With the single-end CMOS circuit 140 in this embodiment, when the mode control circuit 120 receives a result obtained from the detection circuit 110 that the working frequency is a low frequency, the mode control circuit 120 may select the single-end CMOS circuit 140 for data processing; and the single-end CMOS circuit 140 may save the energy and reduce the power consumption of the data processing of the chip.
A second aspect of the present disclosure provides an intelligent optimization method of an input buffer circuit. Referring to FIG. 5, the method may include the following steps.
In step S10, a working frequency of a chip may be obtained.
In step S20, when the obtained working frequency of the chip is in a medium or high frequency band, an input buffer is controlled to process high-speed data transmission in a double-end differential input mode.
In step S30, when the obtained working frequency of the chip is in a low frequency band, the input buffer is controlled to process low-speed data transmission in a single-end CMOS input mode.
In an embodiment of the present disclosure, referring to FIG. 6, after the step S20 of controlling an input buffer to process high-speed data transmission in a double-end differential input mode when the obtained working frequency of the chip is in a medium or high frequency band, the method may further include the followings.
In step S21, a working temperature of the chip may be obtained.
In step S22, when the input buffer works in the double-end differential input mode and the obtained working temperature and working frequency are in the high band, a resistance of an adjustable resistor may be adjusted to increase a bias current of a double-end differential circuit.
In step S23, when the input buffer works in the double-end differential input mode and the obtained working temperature and working frequency are in the medium band, the resistance of the adjustable resistor may be adjusted to decrease the bias current of the double-end differential circuit.
A third aspect of the present disclosure provides a semiconductor memory including the above-disclosed input buffer circuit in any embodiment of the present disclosure.
The input buffer circuit in the semiconductor memory in this embodiment of the present disclosure uses a mode control circuit 120 to flexibly switch between two working modes according to an obtained frequency, thus achieving the best optimization between the speed and the power consumption, and improving performance of the semiconductor memory.
The above are merely some specific implementation manners of the present disclosure, and the protection scope of the present disclosure is not limited thereto. Various changes or substitutions readily conceivable by the person skilled in the art within the technical scope of the present disclosure should be included in the protection scope of the present disclosure. Therefore, the protection scope of the present disclosure should be subject to the protection scope of the claims.
In the description of the present disclosure, it should be understood that, orientation or position relationships indicated by the terms “center”, “longitudinal”, “transversal”, “length”, “width”, “thickness”, “upper”, “lower”, “front”, “rear”, “left”, “right”, “vertical”, “horizontal”, “top”, “bottom”, “inner”, “outer”, “clockwise”, “counterclockwise”, “axial”, “radial”, “peripheral”, etc. are based on the orientation or position relationships as shown in the drawings, for ease of the description of the present disclosure and simplifying the description only, rather than indicating or implying that the indicated device or element must have a particular orientation or be constructed and operated in a particular orientation. Therefore, these terms should not be understood as a limitation to the present disclosure.

● ● ● ● ● ● ●

# EXERCISE INSTRUCTIONS:
• A. Extract from the passage on the input buffer circuit the wording between "The input buffer circuit" and "of the claims.", inclusive.
• B. For each statement, answer yes or no according to the passage on the input buffer circuit, and quote the words from it that decide the answer. (i) In step S30, a chip working in a low frequency band has its input buffer run in a single-end CMOS input mode. (ii) In step S23, the adjustable resistor is adjusted to increase the bias current when the working temperature and frequency are in the medium band. (iii) Step S21 obtains a working temperature of the chip.

# DATA BLOCK:

● ● ● ● ● ● ●

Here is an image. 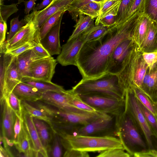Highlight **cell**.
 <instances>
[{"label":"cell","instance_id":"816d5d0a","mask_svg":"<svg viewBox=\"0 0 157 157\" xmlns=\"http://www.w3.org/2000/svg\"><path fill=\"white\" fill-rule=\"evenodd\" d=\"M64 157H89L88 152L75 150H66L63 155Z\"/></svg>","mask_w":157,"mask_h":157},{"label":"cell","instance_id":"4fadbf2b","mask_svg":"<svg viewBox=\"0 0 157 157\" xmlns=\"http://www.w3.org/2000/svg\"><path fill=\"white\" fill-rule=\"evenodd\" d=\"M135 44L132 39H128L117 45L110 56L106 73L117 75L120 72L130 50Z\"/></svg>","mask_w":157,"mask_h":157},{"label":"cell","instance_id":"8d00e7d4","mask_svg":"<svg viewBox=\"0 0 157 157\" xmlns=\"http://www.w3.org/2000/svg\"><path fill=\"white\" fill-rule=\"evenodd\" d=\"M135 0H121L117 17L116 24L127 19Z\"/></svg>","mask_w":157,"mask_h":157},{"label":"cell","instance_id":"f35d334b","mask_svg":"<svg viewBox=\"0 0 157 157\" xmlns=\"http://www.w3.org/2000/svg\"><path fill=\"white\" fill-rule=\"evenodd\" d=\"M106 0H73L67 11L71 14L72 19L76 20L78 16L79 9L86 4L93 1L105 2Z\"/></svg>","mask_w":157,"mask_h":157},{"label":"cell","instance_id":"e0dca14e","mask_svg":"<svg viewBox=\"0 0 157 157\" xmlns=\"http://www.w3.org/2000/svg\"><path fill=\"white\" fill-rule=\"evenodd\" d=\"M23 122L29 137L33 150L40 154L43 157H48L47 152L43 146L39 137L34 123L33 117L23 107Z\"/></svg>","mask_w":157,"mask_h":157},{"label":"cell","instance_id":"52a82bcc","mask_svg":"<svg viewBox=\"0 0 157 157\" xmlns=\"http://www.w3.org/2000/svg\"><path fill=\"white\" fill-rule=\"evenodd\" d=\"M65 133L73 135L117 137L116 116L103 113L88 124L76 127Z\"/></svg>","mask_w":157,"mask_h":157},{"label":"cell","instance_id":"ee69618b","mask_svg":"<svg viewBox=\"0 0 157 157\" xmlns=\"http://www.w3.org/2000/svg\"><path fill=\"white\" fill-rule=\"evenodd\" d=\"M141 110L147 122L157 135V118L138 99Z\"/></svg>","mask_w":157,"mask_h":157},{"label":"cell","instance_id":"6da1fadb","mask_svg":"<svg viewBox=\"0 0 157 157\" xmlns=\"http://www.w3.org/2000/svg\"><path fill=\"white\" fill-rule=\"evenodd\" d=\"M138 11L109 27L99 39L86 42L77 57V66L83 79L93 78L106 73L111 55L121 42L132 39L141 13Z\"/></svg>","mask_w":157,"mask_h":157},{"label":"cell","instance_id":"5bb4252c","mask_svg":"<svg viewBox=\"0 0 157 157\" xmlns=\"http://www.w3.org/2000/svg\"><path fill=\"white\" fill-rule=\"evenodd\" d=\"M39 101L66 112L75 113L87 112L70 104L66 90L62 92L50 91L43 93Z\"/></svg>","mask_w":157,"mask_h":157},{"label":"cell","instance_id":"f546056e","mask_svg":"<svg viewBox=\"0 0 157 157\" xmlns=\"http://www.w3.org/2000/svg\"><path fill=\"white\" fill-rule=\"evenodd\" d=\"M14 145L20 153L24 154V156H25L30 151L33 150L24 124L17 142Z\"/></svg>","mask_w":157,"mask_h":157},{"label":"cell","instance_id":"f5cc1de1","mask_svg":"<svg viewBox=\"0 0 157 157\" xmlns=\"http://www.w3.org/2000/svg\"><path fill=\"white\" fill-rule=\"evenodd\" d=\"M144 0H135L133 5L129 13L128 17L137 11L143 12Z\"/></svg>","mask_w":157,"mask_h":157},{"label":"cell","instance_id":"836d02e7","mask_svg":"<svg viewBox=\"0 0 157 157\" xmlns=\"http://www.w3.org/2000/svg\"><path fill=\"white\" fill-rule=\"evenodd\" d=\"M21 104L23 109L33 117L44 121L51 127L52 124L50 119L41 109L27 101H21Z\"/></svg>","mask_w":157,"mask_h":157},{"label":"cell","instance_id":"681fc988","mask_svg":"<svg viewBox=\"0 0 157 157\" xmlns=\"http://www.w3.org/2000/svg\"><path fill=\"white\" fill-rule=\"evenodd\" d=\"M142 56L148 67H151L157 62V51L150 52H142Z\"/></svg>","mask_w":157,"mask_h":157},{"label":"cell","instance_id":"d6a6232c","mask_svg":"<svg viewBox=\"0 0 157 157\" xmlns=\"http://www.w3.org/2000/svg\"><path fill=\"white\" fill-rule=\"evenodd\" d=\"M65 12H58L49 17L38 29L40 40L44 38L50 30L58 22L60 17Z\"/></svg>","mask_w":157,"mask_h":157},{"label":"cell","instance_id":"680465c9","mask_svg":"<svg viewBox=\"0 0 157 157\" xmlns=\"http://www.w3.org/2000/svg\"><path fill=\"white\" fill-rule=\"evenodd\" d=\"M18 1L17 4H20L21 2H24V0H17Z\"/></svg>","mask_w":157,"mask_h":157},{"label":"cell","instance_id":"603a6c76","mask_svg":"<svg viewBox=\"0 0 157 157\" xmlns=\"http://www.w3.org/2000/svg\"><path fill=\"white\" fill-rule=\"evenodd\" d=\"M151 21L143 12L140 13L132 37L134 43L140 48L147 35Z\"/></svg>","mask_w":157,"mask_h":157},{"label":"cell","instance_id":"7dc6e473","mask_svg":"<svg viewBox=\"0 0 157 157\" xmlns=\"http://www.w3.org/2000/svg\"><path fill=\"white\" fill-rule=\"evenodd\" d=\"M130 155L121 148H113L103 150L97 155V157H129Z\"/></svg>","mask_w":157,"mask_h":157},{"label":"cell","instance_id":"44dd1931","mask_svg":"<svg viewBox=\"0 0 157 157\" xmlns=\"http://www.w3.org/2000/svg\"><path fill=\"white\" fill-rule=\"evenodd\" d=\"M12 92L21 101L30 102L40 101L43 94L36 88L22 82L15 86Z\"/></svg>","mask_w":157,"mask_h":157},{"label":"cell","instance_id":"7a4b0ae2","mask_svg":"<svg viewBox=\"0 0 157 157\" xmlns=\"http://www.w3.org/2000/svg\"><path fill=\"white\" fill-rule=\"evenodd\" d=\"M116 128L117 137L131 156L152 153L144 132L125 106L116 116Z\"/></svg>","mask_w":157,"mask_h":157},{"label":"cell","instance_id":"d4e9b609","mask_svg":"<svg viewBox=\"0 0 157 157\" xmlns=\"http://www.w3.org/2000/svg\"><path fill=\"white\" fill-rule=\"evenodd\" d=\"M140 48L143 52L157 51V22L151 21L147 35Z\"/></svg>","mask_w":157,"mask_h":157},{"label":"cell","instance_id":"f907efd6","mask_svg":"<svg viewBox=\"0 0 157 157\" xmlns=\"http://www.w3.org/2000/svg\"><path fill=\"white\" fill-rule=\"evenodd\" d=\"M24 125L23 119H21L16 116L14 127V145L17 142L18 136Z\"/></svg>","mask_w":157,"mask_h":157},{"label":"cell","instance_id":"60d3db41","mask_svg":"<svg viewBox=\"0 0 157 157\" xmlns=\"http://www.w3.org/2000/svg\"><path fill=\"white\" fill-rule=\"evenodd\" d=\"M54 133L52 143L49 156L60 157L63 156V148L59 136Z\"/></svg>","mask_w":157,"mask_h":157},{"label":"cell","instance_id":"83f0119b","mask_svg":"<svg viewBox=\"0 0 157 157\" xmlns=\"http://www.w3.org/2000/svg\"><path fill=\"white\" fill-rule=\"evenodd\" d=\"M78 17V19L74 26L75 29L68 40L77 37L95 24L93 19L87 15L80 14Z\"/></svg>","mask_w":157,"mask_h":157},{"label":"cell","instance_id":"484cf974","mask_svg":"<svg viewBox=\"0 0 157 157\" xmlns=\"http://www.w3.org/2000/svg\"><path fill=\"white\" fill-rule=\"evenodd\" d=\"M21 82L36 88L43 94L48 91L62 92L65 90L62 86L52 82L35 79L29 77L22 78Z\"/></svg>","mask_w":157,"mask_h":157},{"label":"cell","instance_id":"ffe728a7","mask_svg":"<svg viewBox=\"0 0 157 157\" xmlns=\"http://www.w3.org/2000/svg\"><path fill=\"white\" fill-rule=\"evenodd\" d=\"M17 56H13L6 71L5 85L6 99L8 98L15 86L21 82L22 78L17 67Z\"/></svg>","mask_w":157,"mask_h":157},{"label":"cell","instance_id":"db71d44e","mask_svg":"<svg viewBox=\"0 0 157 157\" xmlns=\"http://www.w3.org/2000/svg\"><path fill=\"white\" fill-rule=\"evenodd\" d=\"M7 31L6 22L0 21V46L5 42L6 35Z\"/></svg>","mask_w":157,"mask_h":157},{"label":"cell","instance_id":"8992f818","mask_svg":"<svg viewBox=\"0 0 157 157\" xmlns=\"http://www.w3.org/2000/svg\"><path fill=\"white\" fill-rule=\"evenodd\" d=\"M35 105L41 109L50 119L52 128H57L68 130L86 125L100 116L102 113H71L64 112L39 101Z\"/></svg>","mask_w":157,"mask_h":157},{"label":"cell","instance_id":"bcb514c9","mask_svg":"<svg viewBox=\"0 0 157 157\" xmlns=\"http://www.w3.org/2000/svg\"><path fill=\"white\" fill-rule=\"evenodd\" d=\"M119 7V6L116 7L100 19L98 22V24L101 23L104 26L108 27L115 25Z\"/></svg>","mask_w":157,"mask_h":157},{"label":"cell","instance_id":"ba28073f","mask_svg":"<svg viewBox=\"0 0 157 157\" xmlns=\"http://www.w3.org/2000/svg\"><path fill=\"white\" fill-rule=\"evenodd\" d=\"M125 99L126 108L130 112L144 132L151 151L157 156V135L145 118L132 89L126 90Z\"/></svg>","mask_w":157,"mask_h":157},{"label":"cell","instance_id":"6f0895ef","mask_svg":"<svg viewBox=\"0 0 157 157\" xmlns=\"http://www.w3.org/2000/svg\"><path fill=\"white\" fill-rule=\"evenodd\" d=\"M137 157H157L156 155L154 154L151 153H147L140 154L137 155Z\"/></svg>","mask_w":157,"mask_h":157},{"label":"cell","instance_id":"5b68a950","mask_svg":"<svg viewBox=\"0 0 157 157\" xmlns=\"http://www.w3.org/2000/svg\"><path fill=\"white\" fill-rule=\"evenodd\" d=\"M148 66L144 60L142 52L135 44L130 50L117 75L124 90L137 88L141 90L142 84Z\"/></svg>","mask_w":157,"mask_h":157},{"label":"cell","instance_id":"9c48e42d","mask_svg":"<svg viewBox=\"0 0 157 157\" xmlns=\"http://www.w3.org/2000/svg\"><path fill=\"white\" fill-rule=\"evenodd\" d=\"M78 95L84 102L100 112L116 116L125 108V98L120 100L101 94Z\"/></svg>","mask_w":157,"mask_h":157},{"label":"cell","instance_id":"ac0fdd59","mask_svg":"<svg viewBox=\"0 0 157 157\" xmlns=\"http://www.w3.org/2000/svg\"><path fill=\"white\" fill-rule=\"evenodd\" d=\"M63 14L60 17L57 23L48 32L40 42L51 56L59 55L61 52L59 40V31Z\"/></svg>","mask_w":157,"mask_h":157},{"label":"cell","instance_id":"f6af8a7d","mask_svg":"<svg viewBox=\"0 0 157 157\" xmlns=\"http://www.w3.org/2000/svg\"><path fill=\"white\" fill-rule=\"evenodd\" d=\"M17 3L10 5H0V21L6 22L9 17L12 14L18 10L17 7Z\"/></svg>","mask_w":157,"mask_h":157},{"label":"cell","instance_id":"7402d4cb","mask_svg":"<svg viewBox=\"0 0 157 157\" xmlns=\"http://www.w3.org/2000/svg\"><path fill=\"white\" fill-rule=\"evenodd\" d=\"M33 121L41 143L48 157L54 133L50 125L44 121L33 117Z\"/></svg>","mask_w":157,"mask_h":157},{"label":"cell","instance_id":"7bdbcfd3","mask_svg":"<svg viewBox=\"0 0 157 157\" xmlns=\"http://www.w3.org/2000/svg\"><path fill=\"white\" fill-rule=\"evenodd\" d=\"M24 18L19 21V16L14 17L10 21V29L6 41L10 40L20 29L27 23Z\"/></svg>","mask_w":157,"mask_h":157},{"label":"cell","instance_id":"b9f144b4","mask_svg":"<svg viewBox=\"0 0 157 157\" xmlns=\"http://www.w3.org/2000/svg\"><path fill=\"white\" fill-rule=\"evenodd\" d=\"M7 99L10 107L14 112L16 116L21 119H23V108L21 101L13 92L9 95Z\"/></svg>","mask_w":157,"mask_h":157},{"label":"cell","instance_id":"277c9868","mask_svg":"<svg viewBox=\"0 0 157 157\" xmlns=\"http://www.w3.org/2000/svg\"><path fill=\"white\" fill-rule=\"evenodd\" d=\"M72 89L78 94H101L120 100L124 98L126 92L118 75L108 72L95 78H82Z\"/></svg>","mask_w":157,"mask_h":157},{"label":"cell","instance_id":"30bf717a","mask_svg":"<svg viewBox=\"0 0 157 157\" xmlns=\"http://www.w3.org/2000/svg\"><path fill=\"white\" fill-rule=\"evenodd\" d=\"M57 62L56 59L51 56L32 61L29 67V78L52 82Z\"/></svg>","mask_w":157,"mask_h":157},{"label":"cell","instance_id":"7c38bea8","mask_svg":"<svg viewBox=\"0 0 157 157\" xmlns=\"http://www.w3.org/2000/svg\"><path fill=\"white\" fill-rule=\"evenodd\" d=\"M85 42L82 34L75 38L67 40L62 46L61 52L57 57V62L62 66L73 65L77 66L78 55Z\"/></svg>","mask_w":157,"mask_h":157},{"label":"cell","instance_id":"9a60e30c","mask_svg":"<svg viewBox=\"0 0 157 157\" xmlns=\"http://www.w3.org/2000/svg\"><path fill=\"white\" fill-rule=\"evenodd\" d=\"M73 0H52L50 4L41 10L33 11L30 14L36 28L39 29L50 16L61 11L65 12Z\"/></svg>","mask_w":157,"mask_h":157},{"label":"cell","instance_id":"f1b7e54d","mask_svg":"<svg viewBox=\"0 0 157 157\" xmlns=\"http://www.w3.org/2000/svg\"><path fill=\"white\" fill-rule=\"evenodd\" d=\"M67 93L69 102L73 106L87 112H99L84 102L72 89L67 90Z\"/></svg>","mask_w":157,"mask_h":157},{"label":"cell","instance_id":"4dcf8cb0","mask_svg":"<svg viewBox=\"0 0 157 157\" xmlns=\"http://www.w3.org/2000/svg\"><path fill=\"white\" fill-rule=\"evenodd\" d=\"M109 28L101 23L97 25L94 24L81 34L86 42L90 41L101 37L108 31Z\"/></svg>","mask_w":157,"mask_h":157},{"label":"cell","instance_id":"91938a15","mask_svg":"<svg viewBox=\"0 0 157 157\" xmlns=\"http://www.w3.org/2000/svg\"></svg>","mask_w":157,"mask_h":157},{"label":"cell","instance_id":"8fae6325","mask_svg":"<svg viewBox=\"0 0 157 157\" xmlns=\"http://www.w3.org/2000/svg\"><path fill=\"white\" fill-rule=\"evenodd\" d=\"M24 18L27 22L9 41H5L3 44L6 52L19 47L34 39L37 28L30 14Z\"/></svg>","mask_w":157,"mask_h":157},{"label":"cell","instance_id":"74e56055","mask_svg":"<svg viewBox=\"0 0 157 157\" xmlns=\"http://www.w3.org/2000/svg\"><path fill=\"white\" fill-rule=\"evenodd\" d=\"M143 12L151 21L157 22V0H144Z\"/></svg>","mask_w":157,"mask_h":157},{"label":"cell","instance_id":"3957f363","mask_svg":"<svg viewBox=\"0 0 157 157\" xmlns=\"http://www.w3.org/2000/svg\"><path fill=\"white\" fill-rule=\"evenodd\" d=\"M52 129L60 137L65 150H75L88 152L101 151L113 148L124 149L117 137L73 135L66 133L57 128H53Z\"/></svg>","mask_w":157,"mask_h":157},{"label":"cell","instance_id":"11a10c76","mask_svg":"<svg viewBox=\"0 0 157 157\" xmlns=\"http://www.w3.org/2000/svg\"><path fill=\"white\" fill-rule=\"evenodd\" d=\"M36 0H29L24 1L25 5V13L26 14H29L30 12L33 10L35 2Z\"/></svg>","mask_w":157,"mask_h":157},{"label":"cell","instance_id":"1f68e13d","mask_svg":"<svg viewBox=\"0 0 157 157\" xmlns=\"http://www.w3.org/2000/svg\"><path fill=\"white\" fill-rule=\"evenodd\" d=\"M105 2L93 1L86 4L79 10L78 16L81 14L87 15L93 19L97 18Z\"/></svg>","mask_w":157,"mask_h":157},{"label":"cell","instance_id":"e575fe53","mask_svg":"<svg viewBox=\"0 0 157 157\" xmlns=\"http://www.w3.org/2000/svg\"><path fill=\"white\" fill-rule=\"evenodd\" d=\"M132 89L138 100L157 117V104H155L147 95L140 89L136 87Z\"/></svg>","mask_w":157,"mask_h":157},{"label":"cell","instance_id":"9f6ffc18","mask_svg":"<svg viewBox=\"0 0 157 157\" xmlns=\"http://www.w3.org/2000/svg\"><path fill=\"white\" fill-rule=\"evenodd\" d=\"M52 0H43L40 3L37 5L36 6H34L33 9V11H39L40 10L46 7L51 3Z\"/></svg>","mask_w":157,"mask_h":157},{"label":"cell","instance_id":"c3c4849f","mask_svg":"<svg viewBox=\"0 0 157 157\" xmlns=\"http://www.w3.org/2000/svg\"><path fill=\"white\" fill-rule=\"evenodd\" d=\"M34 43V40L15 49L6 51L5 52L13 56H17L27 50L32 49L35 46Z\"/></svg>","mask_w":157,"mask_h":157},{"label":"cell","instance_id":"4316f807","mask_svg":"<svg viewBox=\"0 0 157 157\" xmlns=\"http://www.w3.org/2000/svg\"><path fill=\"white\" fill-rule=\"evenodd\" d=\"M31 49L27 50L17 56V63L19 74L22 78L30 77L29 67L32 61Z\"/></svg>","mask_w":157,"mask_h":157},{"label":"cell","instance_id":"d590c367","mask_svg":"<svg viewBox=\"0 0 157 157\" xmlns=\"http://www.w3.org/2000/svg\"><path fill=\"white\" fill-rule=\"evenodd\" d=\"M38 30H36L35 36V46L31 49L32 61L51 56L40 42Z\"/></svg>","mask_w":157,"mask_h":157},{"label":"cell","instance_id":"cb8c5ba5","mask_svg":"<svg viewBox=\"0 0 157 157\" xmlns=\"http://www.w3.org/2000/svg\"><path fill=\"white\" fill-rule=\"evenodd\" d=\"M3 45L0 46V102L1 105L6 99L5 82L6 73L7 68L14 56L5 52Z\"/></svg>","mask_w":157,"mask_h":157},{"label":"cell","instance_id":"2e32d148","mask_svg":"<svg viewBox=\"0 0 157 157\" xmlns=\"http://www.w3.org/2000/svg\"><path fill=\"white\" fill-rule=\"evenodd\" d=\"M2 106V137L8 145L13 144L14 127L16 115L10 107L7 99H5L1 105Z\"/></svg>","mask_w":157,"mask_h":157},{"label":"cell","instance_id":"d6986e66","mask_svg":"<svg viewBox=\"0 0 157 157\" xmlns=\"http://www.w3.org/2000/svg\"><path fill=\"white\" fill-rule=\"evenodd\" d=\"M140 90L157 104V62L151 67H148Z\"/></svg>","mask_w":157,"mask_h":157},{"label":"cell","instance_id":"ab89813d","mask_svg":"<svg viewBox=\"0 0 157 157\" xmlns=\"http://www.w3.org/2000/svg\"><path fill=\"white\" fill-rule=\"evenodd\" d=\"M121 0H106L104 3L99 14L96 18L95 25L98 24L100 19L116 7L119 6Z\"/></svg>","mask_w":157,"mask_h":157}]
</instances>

● ● ● ● ● ● ●

# WRITTEN ANSWERS:
• A.
The input buffer circuit in the semiconductor memory in this embodiment of the present disclosure uses a mode control circuit 120 to flexibly switch between two working modes according to an obtained frequency, thus achieving the best optimization between the speed and the power consumption, and improving performance of the semiconductor memory.
The above are merely some specific implementation manners of the present disclosure, and the protection scope of the present disclosure is not limited thereto. Various changes or substitutions readily conceivable by the person skilled in the art within the technical scope of the present disclosure should be included in the protection scope of the present disclosure. Therefore, the protection scope of the present disclosure should be subject to the protection scope of the claims.

• B.
(i) Yes: "when the obtained working frequency of the chip is in a low frequency band, the input buffer is controlled to process low-speed data transmission in a single-end CMOS input mode."
(ii) No: "the resistance of the adjustable resistor may be adjusted to decrease the bias current of the double-end differential circuit."
(iii) Yes: "In step S21, a working temperature of the chip may be obtained."